### EXERCISE DETAILS
Reproduce verbatim the stretch of the material from the line containing "What is the distance" through the end of the material, leaving out the picture.

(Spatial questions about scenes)
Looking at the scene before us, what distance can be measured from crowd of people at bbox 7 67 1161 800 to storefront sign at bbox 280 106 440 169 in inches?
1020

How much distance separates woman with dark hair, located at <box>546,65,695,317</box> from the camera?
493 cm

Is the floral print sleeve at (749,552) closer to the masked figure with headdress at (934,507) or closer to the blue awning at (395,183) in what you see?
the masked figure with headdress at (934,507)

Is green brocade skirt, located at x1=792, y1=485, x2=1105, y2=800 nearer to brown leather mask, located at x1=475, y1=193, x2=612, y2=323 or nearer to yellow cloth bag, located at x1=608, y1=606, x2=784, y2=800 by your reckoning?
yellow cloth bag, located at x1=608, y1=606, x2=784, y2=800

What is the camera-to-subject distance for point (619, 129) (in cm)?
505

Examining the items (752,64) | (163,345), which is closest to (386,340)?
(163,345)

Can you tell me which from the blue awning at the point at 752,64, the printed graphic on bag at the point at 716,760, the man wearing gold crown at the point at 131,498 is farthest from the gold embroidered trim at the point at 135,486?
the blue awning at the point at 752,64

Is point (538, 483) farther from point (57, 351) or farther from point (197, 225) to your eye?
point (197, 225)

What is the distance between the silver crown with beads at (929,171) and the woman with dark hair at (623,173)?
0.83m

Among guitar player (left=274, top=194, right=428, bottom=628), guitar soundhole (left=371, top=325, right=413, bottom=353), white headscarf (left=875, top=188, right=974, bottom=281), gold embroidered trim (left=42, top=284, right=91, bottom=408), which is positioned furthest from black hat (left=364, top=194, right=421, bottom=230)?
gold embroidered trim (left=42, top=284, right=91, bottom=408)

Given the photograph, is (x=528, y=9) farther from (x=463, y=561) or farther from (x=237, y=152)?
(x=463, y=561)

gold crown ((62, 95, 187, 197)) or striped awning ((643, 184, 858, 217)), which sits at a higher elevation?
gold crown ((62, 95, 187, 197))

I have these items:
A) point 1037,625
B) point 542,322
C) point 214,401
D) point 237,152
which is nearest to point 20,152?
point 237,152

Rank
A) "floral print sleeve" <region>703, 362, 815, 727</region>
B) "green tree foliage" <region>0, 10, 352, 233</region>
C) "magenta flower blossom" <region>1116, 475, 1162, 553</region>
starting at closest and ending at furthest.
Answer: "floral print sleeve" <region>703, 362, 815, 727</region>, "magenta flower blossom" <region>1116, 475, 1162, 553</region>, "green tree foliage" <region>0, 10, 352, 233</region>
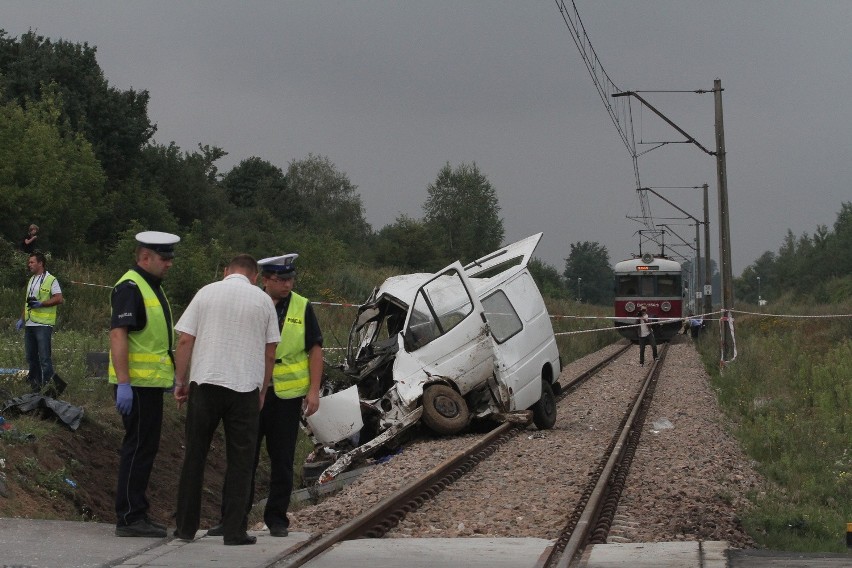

### RESPONSE
What is the distance between the silver crown with beads at (929,171) and the woman with dark hair at (623,173)?
0.83m

Among guitar player (left=274, top=194, right=428, bottom=628), guitar soundhole (left=371, top=325, right=413, bottom=353), white headscarf (left=875, top=188, right=974, bottom=281), gold embroidered trim (left=42, top=284, right=91, bottom=408), which is positioned furthest from black hat (left=364, top=194, right=421, bottom=230)?
gold embroidered trim (left=42, top=284, right=91, bottom=408)

Given the photograph, is (x=528, y=9) farther from (x=463, y=561) or farther from (x=237, y=152)?
(x=463, y=561)

gold crown ((62, 95, 187, 197)) or striped awning ((643, 184, 858, 217)), which sits at a higher elevation?
gold crown ((62, 95, 187, 197))

I have these items:
A) point 1037,625
B) point 542,322
C) point 214,401
D) point 237,152
which is nearest to point 20,152?
point 237,152

Rank
A) "floral print sleeve" <region>703, 362, 815, 727</region>
B) "green tree foliage" <region>0, 10, 352, 233</region>
C) "magenta flower blossom" <region>1116, 475, 1162, 553</region>
starting at closest and ending at furthest.
Answer: "floral print sleeve" <region>703, 362, 815, 727</region>, "magenta flower blossom" <region>1116, 475, 1162, 553</region>, "green tree foliage" <region>0, 10, 352, 233</region>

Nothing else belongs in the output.